What the exercise asks ::
The answer should reproduce every entry exactly and contain no images.

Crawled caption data
/---
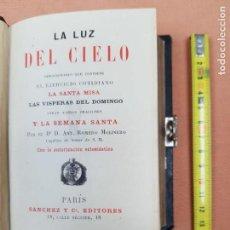 Libros antiguos: LA LUZ DEL CIELO , ANTONIO ROMERO MOLINERO 1887 LIBRO RELIGIOSO. Lote 149317510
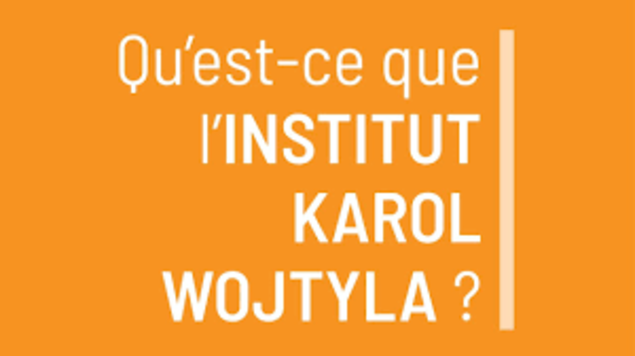 L'Institut Karol Wojtyla – Un centre de formation anthropologique est né en France !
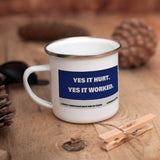 Yes it hurt Enamel Mug (Lifestyle)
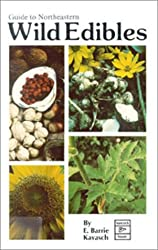 Guide to Northeastern Wild Edibles by Barrie E. Kavasch (1995-03-02)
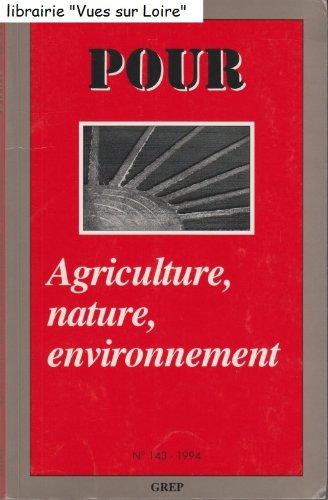 Agriculture, nature, environnement, n° 143 de Pour, La revue du groupe de recherche pour l'éducation et la prospective par Collectif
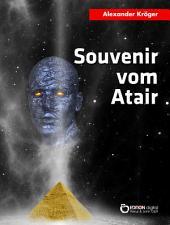 Souvenir vom Atair: Wissenschaftlich-fantastischer Roman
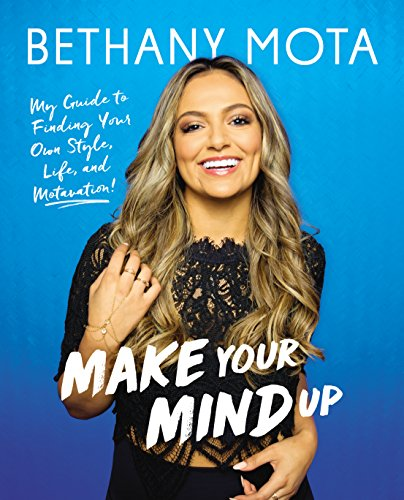Make Your Mind Up por Bethany Mota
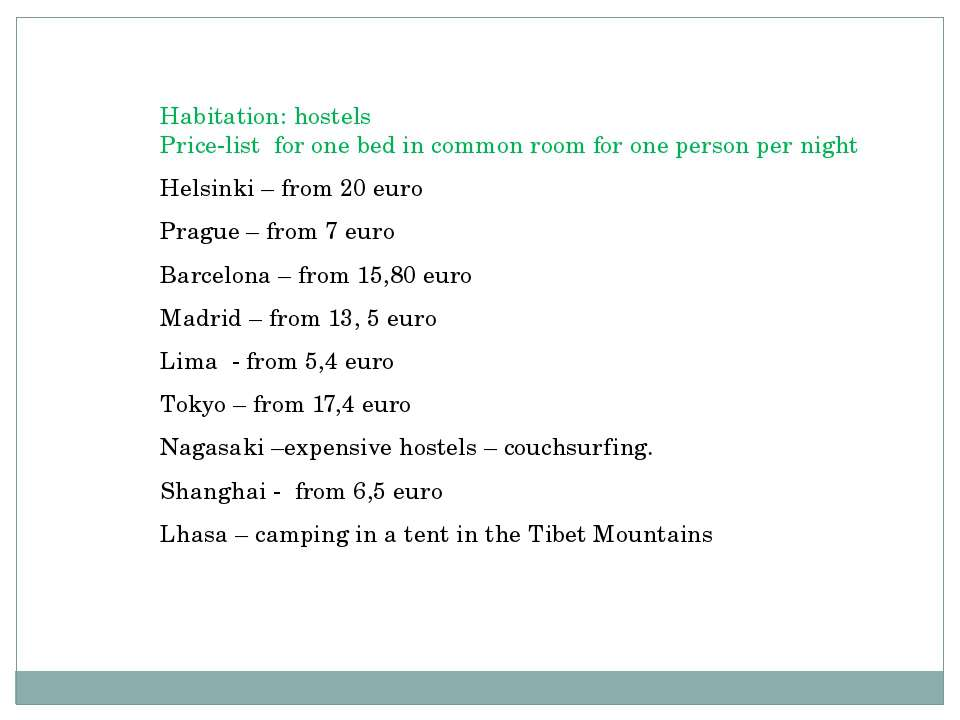 Habitation: hostels Price-list for one bed in common room for one person per ...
\---
Task result ::
 Libros antiguos: LA LUZ DEL CIELO , ANTONIO ROMERO MOLINERO 1887 LIBRO RELIGIOSO. Lote 149317510
 L'Institut Karol Wojtyla – Un centre de formation anthropologique est né en France !
 Yes it hurt Enamel Mug (Lifestyle)
 Guide to Northeastern Wild Edibles by Barrie E. Kavasch (1995-03-02)
 Agriculture, nature, environnement, n° 143 de Pour, La revue du groupe de recherche pour l'éducation et la prospective par Collectif
 Souvenir vom Atair: Wissenschaftlich-fantastischer Roman
Make Your Mind Up por Bethany Mota
 Habitation: hostels Price-list for one bed in common room for one person per ...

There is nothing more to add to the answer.